» **Document section**
>>>>
NirSoft's Windows Update and JRE Listers fulfill a common need; to quickly assess the patch status of a system. This is particularly important with Sun's Java Runtime Engines, given that Sun doesn't remove old engines when installing new ones - and yes, the old dumb-ass exploitable engine is still left available to be (ab)used by malware.

Speaking of "code of the day", it seems as if Firefox is discovering the pain of patching isn't a Microsoft thing. There's been a new revision of Firefox most months, which looks a lot like Microsoft's monthly patch release cycle, until a longish spell between 1.0.4 and 1.0.5 - then 1.0.5 was almost immediately by "antidote" 1.0.6, all of which suggests that a certain degree of complexity plus edge expose will inevitably lead to code churnover and quality issues.

7 July 2005

Writing a Decent Application, Part 2

I'm back, on a different PC as the old one's mobo died. There's always hidden impact when one swaps PCs or "just" re-installs, such as lost passwords, bookmarks etc. that were scattered all over MS's messy user profile subtree. So it goes... also, this article is one I found tedious to write, having written the same sort of thing so often before. Once it's done and out of the way, I can get on to more interesting stuff that's come up since!

For software to be "safe", it must behave consistently with the level of risk that the user was expecting to have undertaken (or avoided). If software is not safe, then it no longer represents the will of the user, and therefore it's not secure - because even if you know who the user is, you are not getting the user behavior your organization expected.

Don't take risks on behalf of the user

Software that acts ahead of user intent, has to bear full responsibility for whatever follows as a result of that action. Examples abound; autorunning scripts in arbitrary "documents" or unsolicited email "messages", autorunning CDs as they are inserted, autorunning HTML scripts when "opening" a directory on the hard drive, exposing RPC services to the Internet, creating and exposing hidden "admin" network shares, "touching" arbitrary files on the hard drive as part of background services or persistent handlers, etc.
<<<<
» **Provided data**
>>>>
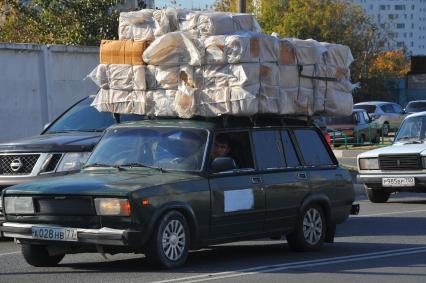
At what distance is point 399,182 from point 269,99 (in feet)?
25.5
<<<<
» **Parts of the exercise**
1 > Answer these questions about the software safety excerpt.
(a) What does Sun not do with old engines when installing new Java Runtime Engines?
(b) What happened to the author's old PC?
(c) Between which two Firefox versions was there "a longish spell"?
2 > From the software safety excerpt, set down the passage starting with "Writing a Decent" and going on through "come up since!".

» **Written answers**
1 >
(a) Sun doesn't remove old engines when installing new ones.
(b) The old PC's mobo died.
(c) Between 1.0.4 and 1.0.5.

2 >
Writing a Decent Application, Part 2

I'm back, on a different PC as the old one's mobo died. There's always hidden impact when one swaps PCs or "just" re-installs, such as lost passwords, bookmarks etc. that were scattered all over MS's messy user profile subtree. So it goes... also, this article is one I found tedious to write, having written the same sort of thing so often before. Once it's done and out of the way, I can get on to more interesting stuff that's come up since!